[Aim of the exercise] Drop all images. Then write out each line below exactly as given.

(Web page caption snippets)
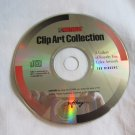 PC Paintbrush Clip Art Collection CD ROM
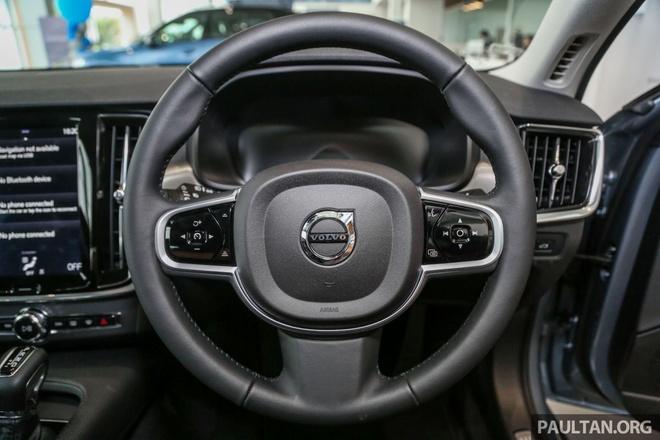 Volvo S90 T5 Momentum ra mat tai Malaysia, gia hon 80.000 USD hinh anh 13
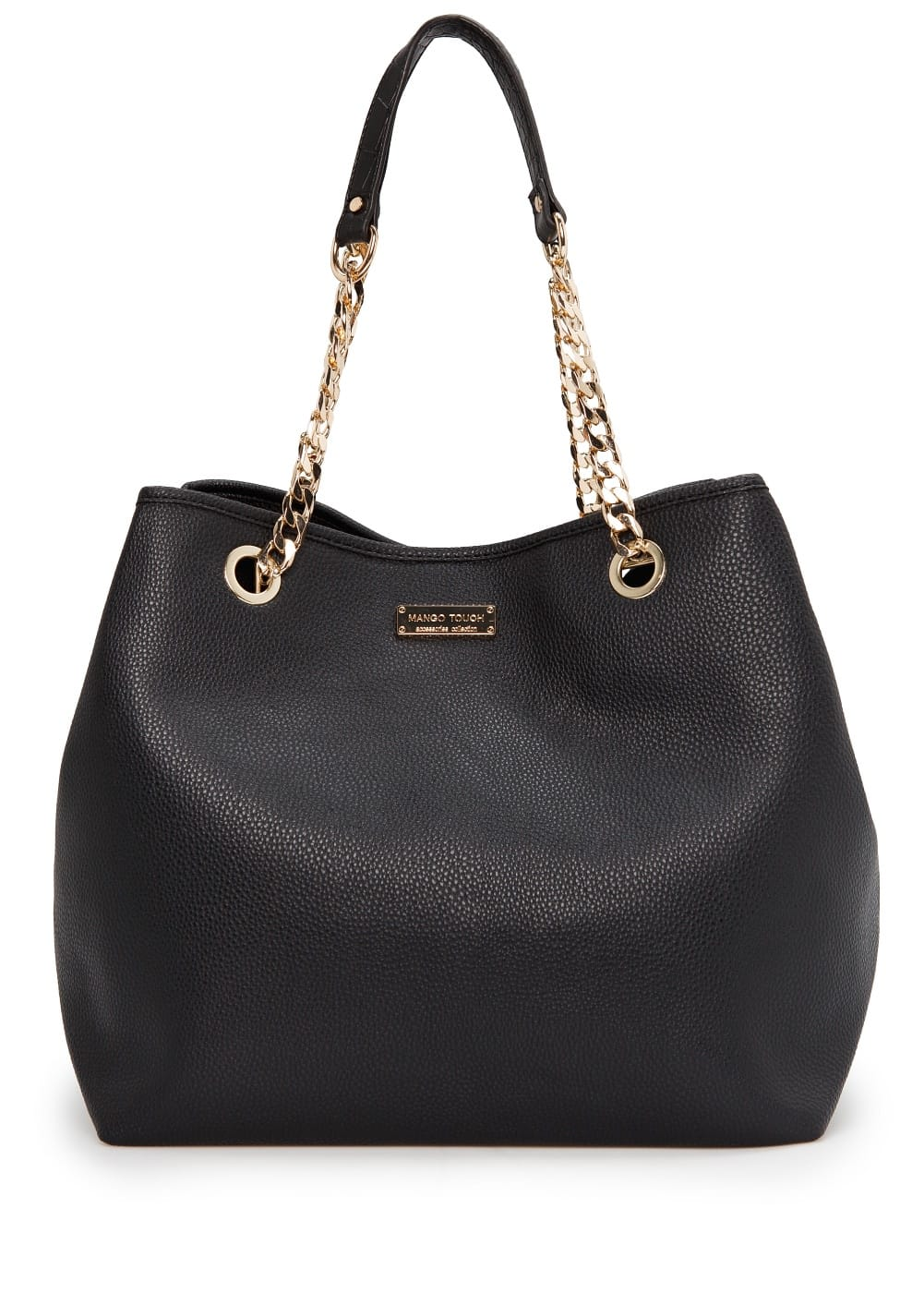 Chain shopper bag | MANGO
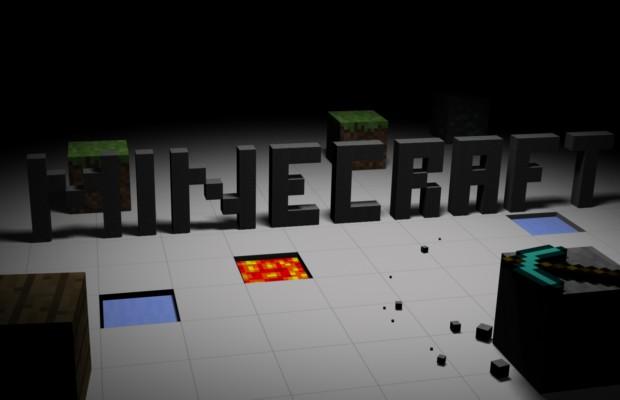 'Minecraft: Xbox One Edition' announced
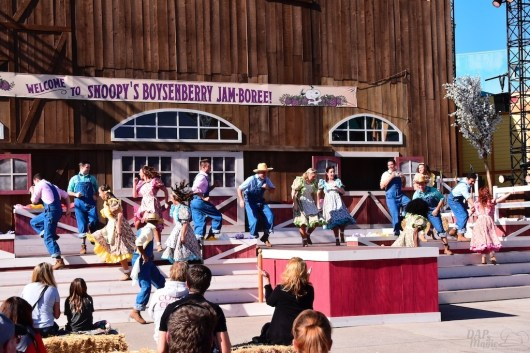 KnottsBoysenberryFestival2017 4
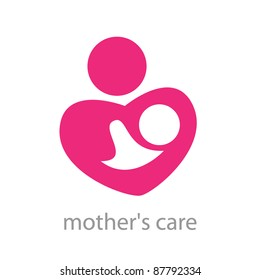 Sign - a mother's care. The symbol of parental love. Vector template.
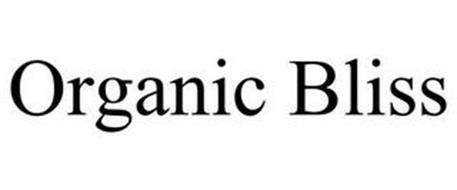 ORGANIC BLISS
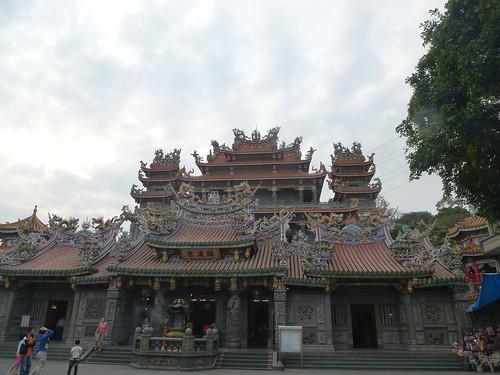 TW14-Taipei-Guandu Temple (1)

[Task response]
 PC Paintbrush Clip Art Collection CD ROM
 Volvo S90 T5 Momentum ra mat tai Malaysia, gia hon 80.000 USD hinh anh 13
 Chain shopper bag | MANGO
 'Minecraft: Xbox One Edition' announced
 KnottsBoysenberryFestival2017 4
 Sign - a mother's care. The symbol of parental love. Vector template.
 ORGANIC BLISS
 TW14-Taipei-Guandu Temple (1)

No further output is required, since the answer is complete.